How-To: Work with Foreign Keys Using IDSchema#

Use fr.IDSchema[Model] as a schema field type when you want clients to reference a related object by ID, and have FastAPI-Restly resolve it to a real SQLAlchemy instance automatically.

Naming Convention#

Two requirements must be met for automatic resolution to work:

  1. The schema field name must end in _id (for example, author_id).

  2. The SQLAlchemy model must have a relationship attribute with the same name minus the _id suffix (for example, author).

When both conditions are met, the view sets both the FK column (author_id) and the relationship attribute (author) on the new or updated object. If the relationship attribute is absent, only the FK column is set.

Model Setup#

import fastapi_restly as fr
from sqlalchemy.orm import Mapped, mapped_column, relationship
from sqlalchemy import ForeignKey

class Author(fr.IDBase):
    name: Mapped[str]

class Article(fr.IDBase):
    title: Mapped[str]
    author_id: Mapped[int] = mapped_column(ForeignKey("author.id"))
    author: Mapped["Author"] = relationship(default=None, init=False)

fr.IDBase is the convenience alias built on fr.DataclassBase, so it still auto-generates the table name from the class name (Authorauthor, Articlearticle). That is why ForeignKey("author.id") is correct here.

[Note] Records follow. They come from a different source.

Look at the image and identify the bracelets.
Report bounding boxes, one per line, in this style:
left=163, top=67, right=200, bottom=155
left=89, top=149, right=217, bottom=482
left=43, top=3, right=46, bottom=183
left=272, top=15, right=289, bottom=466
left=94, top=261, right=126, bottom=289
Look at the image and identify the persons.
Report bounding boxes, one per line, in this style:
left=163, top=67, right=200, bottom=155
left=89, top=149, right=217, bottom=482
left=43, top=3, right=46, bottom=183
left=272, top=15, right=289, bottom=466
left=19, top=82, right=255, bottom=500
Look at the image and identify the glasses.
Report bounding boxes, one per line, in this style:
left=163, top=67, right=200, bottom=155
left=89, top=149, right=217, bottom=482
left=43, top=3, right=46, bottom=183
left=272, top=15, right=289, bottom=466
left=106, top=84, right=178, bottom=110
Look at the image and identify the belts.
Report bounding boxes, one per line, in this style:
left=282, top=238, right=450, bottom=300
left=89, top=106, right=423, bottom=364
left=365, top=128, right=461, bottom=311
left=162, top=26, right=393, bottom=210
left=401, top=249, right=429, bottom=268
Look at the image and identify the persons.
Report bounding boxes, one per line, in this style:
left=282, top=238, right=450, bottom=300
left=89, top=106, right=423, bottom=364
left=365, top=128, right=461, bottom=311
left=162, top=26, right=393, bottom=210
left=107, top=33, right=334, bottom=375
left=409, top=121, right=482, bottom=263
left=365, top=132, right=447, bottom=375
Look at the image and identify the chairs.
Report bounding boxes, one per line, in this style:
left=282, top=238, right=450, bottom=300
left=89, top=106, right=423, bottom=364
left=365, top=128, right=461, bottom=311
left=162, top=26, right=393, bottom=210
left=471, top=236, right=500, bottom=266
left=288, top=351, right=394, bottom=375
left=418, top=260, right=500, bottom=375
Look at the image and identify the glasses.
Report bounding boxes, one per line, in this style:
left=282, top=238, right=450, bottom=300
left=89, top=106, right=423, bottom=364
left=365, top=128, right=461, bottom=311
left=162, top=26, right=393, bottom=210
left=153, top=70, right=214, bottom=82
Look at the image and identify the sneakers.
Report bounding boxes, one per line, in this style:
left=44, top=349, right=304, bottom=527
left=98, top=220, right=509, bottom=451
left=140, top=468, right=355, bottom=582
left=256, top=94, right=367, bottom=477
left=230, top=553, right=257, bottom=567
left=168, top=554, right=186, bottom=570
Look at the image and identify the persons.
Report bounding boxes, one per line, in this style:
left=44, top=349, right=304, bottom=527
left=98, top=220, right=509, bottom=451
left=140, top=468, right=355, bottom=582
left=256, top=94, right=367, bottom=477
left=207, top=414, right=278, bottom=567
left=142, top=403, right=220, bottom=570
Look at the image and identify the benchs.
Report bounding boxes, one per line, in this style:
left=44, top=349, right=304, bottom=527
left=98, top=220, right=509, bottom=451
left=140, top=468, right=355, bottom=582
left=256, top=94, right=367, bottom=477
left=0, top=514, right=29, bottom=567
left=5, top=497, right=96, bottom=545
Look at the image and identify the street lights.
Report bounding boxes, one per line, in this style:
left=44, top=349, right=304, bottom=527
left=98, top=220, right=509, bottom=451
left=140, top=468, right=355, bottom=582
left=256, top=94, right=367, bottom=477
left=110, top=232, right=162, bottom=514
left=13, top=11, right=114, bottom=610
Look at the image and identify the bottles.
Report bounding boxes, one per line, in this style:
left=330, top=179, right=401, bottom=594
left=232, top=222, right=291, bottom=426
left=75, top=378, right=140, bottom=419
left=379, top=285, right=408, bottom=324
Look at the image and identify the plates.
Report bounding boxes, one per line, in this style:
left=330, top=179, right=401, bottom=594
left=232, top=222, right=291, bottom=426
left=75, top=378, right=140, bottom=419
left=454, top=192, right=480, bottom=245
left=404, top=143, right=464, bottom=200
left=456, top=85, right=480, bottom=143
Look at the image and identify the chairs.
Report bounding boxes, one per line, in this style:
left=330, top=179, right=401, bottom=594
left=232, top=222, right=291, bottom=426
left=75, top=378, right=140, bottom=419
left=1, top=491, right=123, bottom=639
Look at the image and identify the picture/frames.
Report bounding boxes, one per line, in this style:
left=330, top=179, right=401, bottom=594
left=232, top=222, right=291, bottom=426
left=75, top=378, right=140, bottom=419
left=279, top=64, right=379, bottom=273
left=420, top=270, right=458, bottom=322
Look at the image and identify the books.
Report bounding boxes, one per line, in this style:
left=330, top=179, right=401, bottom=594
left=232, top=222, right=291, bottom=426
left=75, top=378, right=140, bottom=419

Why init=False and default=None are required#

fr.IDBase uses SQLAlchemy’s MappedAsDataclass, which auto-generates an __init__ from the model’s field declarations. Any attribute that is not marked init=False becomes a constructor parameter.

Relationship attributes should not be constructor parameters — SQLAlchemy loads them lazily from the database via the foreign key column. If you omit init=False, SQLAlchemy will expect the related object to be passed directly to Article(...), which is not how FK-based construction works.

default=None is the companion requirement: without a default value, the generated __init__ would require the relationship as a positional argument, making it impossible to construct the object at all.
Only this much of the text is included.